When Sonia Raman arrived at MIT, no women's coach had won more than 86 games at the university. When she left after 12 seasons, Raman had won 152. (Courtesy of MIT)
When Sonia Raman arrived at MIT, no women's coach had won more than 86 games at the university. When she left after 12 seasons, Raman had won 152. (Courtesy of MIT)

The Grizzlies take notice

Memphis Grizzlies coach Taylor Jenkins had never heard Raman’s name before until he began the search process to fill a vacancy on his coaching staff a few months ago.

Vice president of basketball operations Zach Kleiman revealed that the team had established a relationship with Raman through Cho and encouraged Jenkins to speak with her.

“I was immediately impressed with her passion for the game of basketball,” Jenkins said. “Sonia has a drive to constantly learn and grow as a coach, and take all that she has learned and teach it to her players and fellow staff. She absolutely loves teaching the game.”

Jenkins envisions Raman having a hand in many roles, including player development, scouting, practice planning and analytics. Working with the team’s analytics staff to uncover new metrics will be a particular emphasis for Raman given her expertise in that area.

The Grizzlies’ youthful roster has come of age in an era when some of the most successful NBA coaches never played in the league themselves. Frank Vogel played at Division III Juniata College. Tom Thibodeau was a captain at Division III Salem State. Brad Stevens famously accepted a marketing job after graduating from Division III DePauw University before reconsidering and pursuing basketball.
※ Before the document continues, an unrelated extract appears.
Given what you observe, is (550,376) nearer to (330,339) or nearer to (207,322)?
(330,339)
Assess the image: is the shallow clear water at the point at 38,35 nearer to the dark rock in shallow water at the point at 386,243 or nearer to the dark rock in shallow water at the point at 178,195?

The presence of women on NBA benches has also become more common in recent years. The Grizzlies were one of 11 NBA teams with female assistant coaches until Niele Ivey left in April to become the head coach at her alma mater Notre Dame.

“Sonia will have her work cut out for her if people judge her on what she looks like or Google her background,” Hagerstrom said. “But I’m telling you, the moment the guys spend 30 minutes with her and listen to what’s coming out of her mouth, that’s going to be gone. The Grizzlies are going to know how much Sonia cares about them and they’re going to know that she’s the real deal. That’s not pie-in-the-sky. That’s absolutely the truth.”

Where Raman’s background may help her is the work ethic and adaptability it has instilled in her. After nearly two decades wearing many hats as a Division III coach and an assistant director of compliance, she’s far more accustomed to working long hours and doing multiple jobs without complaint than some ex-NBA players are.

“Sonia being who she is, she’s going to be ready and she’s going to know things inside and out,” Robinson-Griggs said. “She’s probably been doing research on the Grizzlies’ roster since before she got the job offer.”

If Raman validates Memphis’ bold decision to hire her, she’ll undoubtedly open doors for other coaches from unconventional backgrounds. Many fellow Indian Americans and Division III coaches have reached out to her the past few months to thank her for the reminder of what can be accomplished with hard work and a positive attitude.

“It’s always really exciting when you can see someone that looks like you and is maybe in a position that you didn’t know was a possibility,” Raman said. “To know that coaching in the NBA is a possibility and to work for it if that’s what you want to do, I think that should be the biggest takeaway.”